As we headed back toward New Street Station, we passed The Victoria.

The pub has always attracted a mix of gay and straight clientele and on this summer’s afternoon a group of lads were gathered outside on the pavement, enjoying a drink and cigarettes in the sun.

At the sight of two fresh-faced chickens, the boys began to wolf whistle and call out lude comments, much to my friend’s discomfort and my barely concealed delight.

This was my first encounter with anyone that was gay, and I couldn’t let the moment pass without somehow letting them know that I was secretly one of the family.

I used to wear my keys on a long chain attached to one of the beltloops on my trousers.
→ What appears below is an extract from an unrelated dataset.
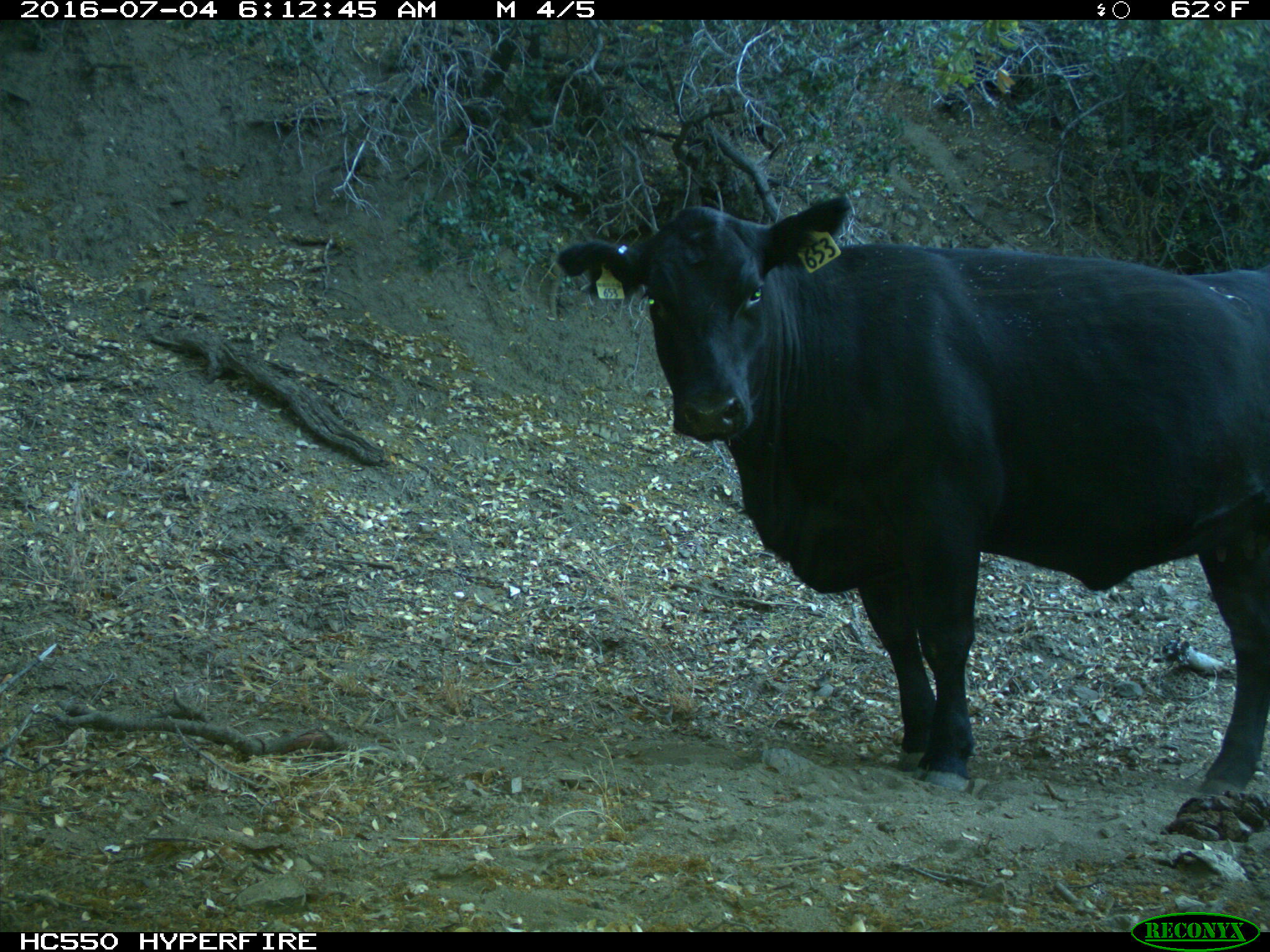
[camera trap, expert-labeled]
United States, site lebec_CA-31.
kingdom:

I had been warned by my sister to always keep the keys in my front pocket, because having the chain lead to your rear pocket meant you were queer, in a secret signal akin to the handkerchief code or which side you had your ear pierced.

As we continued down the road, I discreetly took my keys from their ingrained front pocket and slipped them pointedly into the back, then stole a quick glance to see the response.

The catcalling immediately halted and one guy nudged his friend to draw attention to my symbolic gesture. I remember briefly seeing their smiles of understanding and one boy gave me a subtle nod of solidarity. For the first time, I was not alone.


Some evenings, you might see the odd famous face in The Victoria, if the cast of whatever show is on at The Alex goes to the pub for a post-performance drink.

I was told by the lesbian couple that ran the place, prior to its makeover, about the night TV Timelord, Sylvester McCoy (7th incarnation of Doctor Who), strolled into the bar, slammed his walking cane on the wooden floor, and declared, “THE DOCTOR IS IN!”

Both women looked at each other and simultaneously asked, “Who?”


On another occasion, I was lucky enough to sit two tables from a childhood crush, when Todd Carty (Grange Hill’s Tucker Jenkins) called in after a performance of Spamalot.

When he headed toward the gent’s toilets, my mate nodded in his direction and suggested, “Now’s your chance.”

It had been many years since Todd Carty had been the lanky heartthrob of my youth (having moved on to EastEnders, The Bill and hilariously lost control and crashed off the rink and out of Dancing on Ice… through the emergency exit), but some bits never change, so I followed him in for a peek.

That was Tucker’s cock ticked off the bucket list.


I clearly remember the first time I had a drink in The Victoria.

I was away at university but visiting my home city to see a production of Martin Sherman’s Bent with some friends.

We were puzzled by the eclectic mix of characters in the bar, which included a group of old chaps in flat caps, scene queens and a crowd that appeared to be work colleagues.

Curious to determine the demographic, I approached the matronly barmaid.

“Excuse me,” I asked, “but what type of pub is this? I can’t work out if it is gay or straight.”

“Oh luv, it’s a mix of everyone,” she told me. “We ‘av gays, residents from Stephenson Tower (now demolished) and postal workers from the Royal Mail building (now the The Mailbox). We all muddle along together.”